*** Opening of MATERIAL PROVIDED ***

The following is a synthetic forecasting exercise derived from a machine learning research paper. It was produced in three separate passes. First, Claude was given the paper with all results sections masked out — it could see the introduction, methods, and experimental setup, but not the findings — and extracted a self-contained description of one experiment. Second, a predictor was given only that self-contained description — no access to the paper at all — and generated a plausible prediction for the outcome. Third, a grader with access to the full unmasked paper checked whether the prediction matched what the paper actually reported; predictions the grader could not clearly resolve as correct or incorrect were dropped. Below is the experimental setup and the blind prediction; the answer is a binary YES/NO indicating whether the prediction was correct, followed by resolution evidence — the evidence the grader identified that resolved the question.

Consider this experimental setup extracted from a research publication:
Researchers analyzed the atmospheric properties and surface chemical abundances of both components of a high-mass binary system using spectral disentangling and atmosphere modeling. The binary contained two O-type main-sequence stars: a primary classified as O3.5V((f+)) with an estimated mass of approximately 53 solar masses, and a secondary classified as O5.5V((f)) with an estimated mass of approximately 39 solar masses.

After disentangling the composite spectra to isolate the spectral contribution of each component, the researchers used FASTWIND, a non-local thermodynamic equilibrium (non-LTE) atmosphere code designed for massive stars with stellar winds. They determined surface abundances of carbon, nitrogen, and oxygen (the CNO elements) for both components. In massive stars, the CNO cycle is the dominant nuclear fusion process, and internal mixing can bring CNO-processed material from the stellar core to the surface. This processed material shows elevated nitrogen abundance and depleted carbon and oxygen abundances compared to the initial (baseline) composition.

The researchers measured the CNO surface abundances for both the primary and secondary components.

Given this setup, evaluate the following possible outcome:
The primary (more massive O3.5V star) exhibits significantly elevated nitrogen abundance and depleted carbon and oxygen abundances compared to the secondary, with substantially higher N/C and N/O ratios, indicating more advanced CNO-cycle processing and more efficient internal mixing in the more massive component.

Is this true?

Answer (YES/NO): NO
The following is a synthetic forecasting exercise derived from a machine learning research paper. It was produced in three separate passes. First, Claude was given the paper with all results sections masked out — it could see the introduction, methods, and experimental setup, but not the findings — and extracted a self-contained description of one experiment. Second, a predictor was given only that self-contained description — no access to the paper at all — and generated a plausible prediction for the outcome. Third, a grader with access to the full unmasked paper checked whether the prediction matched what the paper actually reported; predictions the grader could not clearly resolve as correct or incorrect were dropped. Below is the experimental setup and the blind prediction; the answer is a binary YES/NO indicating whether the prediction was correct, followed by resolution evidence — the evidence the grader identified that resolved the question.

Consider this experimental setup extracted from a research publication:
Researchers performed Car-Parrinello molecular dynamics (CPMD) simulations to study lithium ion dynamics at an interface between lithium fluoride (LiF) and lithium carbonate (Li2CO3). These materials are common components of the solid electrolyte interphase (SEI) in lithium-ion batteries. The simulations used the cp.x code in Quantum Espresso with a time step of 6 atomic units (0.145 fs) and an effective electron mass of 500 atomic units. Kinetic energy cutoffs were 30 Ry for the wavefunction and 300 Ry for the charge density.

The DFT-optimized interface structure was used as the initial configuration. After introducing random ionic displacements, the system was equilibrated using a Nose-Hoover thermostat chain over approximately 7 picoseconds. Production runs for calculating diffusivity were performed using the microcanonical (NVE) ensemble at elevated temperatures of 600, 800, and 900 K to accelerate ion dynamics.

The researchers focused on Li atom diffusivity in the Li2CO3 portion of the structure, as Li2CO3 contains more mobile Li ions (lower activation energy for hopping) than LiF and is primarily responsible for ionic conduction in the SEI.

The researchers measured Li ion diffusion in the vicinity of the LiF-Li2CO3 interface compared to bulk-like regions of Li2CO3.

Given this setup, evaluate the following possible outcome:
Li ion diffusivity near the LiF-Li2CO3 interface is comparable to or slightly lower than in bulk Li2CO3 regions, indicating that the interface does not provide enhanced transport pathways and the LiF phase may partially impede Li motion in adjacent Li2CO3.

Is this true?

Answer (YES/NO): NO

*** Close of MATERIAL PROVIDED ***

INSTRUCTIONS TO FOLLOW: With no word added or dropped, repeat the entire listing.

WRITTEN SOLUTION:
The following is a synthetic forecasting exercise derived from a machine learning research paper. It was produced in three separate passes. First, Claude was given the paper with all results sections masked out — it could see the introduction, methods, and experimental setup, but not the findings — and extracted a self-contained description of one experiment. Second, a predictor was given only that self-contained description — no access to the paper at all — and generated a plausible prediction for the outcome. Third, a grader with access to the full unmasked paper checked whether the prediction matched what the paper actually reported; predictions the grader could not clearly resolve as correct or incorrect were dropped. Below is the experimental setup and the blind prediction; the answer is a binary YES/NO indicating whether the prediction was correct, followed by resolution evidence — the evidence the grader identified that resolved the question.

Consider this experimental setup extracted from a research publication:
Researchers analyzed the atmospheric properties and surface chemical abundances of both components of a high-mass binary system using spectral disentangling and atmosphere modeling. The binary contained two O-type main-sequence stars: a primary classified as O3.5V((f+)) with an estimated mass of approximately 53 solar masses, and a secondary classified as O5.5V((f)) with an estimated mass of approximately 39 solar masses.

After disentangling the composite spectra to isolate the spectral contribution of each component, the researchers used FASTWIND, a non-local thermodynamic equilibrium (non-LTE) atmosphere code designed for massive stars with stellar winds. They determined surface abundances of carbon, nitrogen, and oxygen (the CNO elements) for both components. In massive stars, the CNO cycle is the dominant nuclear fusion process, and internal mixing can bring CNO-processed material from the stellar core to the surface. This processed material shows elevated nitrogen abundance and depleted carbon and oxygen abundances compared to the initial (baseline) composition.

The researchers measured the CNO surface abundances for both the primary and secondary components.

Given this setup, evaluate the following possible outcome:
The primary (more massive O3.5V star) exhibits significantly elevated nitrogen abundance and depleted carbon and oxygen abundances compared to the secondary, with substantially higher N/C and N/O ratios, indicating more advanced CNO-cycle processing and more efficient internal mixing in the more massive component.

Is this true?

Answer (YES/NO): NO
The following is a synthetic forecasting exercise derived from a machine learning research paper. It was produced in three separate passes. First, Claude was given the paper with all results sections masked out — it could see the introduction, methods, and experimental setup, but not the findings — and extracted a self-contained description of one experiment. Second, a predictor was given only that self-contained description — no access to the paper at all — and generated a plausible prediction for the outcome. Third, a grader with access to the full unmasked paper checked whether the prediction matched what the paper actually reported; predictions the grader could not clearly resolve as correct or incorrect were dropped. Below is the experimental setup and the blind prediction; the answer is a binary YES/NO indicating whether the prediction was correct, followed by resolution evidence — the evidence the grader identified that resolved the question.

Consider this experimental setup extracted from a research publication:
Researchers performed Car-Parrinello molecular dynamics (CPMD) simulations to study lithium ion dynamics at an interface between lithium fluoride (LiF) and lithium carbonate (Li2CO3). These materials are common components of the solid electrolyte interphase (SEI) in lithium-ion batteries. The simulations used the cp.x code in Quantum Espresso with a time step of 6 atomic units (0.145 fs) and an effective electron mass of 500 atomic units. Kinetic energy cutoffs were 30 Ry for the wavefunction and 300 Ry for the charge density.

The DFT-optimized interface structure was used as the initial configuration. After introducing random ionic displacements, the system was equilibrated using a Nose-Hoover thermostat chain over approximately 7 picoseconds. Production runs for calculating diffusivity were performed using the microcanonical (NVE) ensemble at elevated temperatures of 600, 800, and 900 K to accelerate ion dynamics.

The researchers focused on Li atom diffusivity in the Li2CO3 portion of the structure, as Li2CO3 contains more mobile Li ions (lower activation energy for hopping) than LiF and is primarily responsible for ionic conduction in the SEI.

The researchers measured Li ion diffusion in the vicinity of the LiF-Li2CO3 interface compared to bulk-like regions of Li2CO3.

Given this setup, evaluate the following possible outcome:
Li ion diffusivity near the LiF-Li2CO3 interface is comparable to or slightly lower than in bulk Li2CO3 regions, indicating that the interface does not provide enhanced transport pathways and the LiF phase may partially impede Li motion in adjacent Li2CO3.

Is this true?

Answer (YES/NO): NO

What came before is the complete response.